TEXT SEGMENT —
Content starts
The structural parameters shown in Figure 4a were: l = 20 mm, h = 3 mm, and t = 1 mm. The OSFP is made of T300/7901 carbon/epoxy laminates. The layup configuration of skin was ${[45/-45/0/-45/45]}_{2\mathrm{s}}$, and that of stiffener was ${[45/-45]}_{4\mathrm{s}}$. The lamina properties were: $E_{11}=71.76$ GPa, $E_{22}=E_{33}=7.81$ GPa, $G_{12}=G_{13}=2.52$ GPa, $G_{23}=2.11$ GPa, $v_{12}=v_{13}=0.343$, $v_{23}=0.532$, $\rho =1.42\mathrm{g}/{\mathrm{cm}}^3$. The effective plate properties of the skin and the stiffener obtained by present model were given in Figure 5 for reference.

3.1. Static Displacement Analysis

Six typical boundary conditions shown in Figure 6, including CCCC, CCSS and CSCS, CSSS, SSSS and FFCC, were used for static displacement analysis. The naming convention of boundary conditions is four letters, where S denotes simply supported constraint, C for fixed constraint, and F for free constraint.
Content ends
REQUIRED ACTION — Rewrite the passage on the stiffened composite plate starting with "Six typical boundary" and going on through "for free constraint.", swapping "fixed constraint" for "clamped constraint".

DATA SUPPLIED —
Content starts
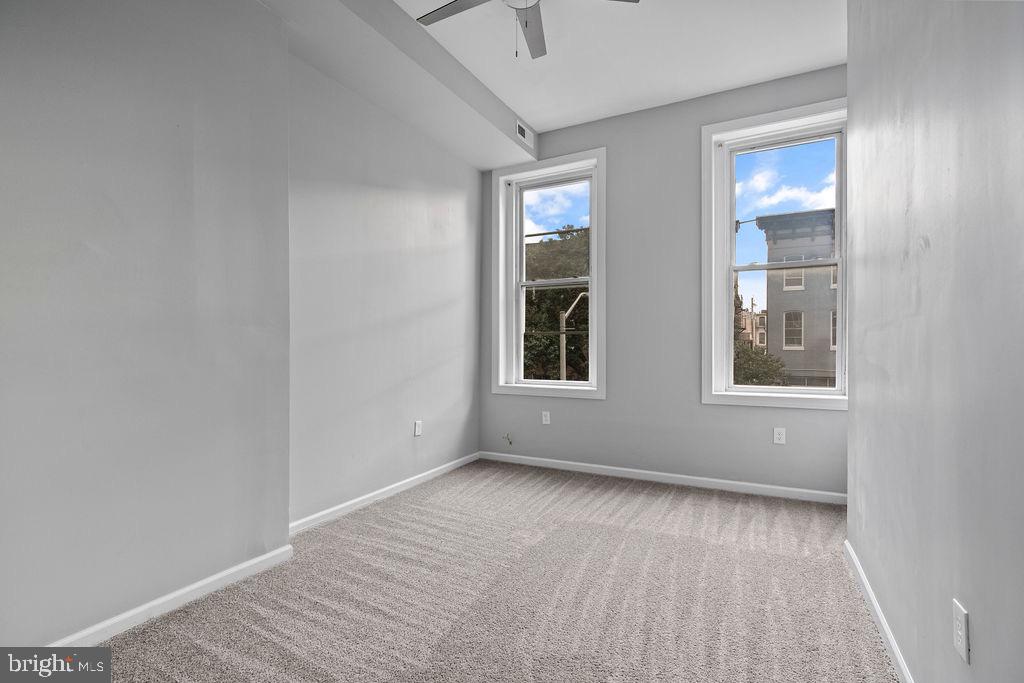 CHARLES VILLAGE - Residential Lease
Content ends
Content starts
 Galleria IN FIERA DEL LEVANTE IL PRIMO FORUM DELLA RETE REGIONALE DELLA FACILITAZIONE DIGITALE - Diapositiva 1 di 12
Content ends
SOLVED EXERCISE —
Six typical boundary conditions shown in Figure 6, including CCCC, CCSS and CSCS, CSSS, SSSS and FFCC, were used for static displacement analysis. The naming convention of boundary conditions is four letters, where S denotes simply supported constraint, C for clamped constraint, and F for free constraint.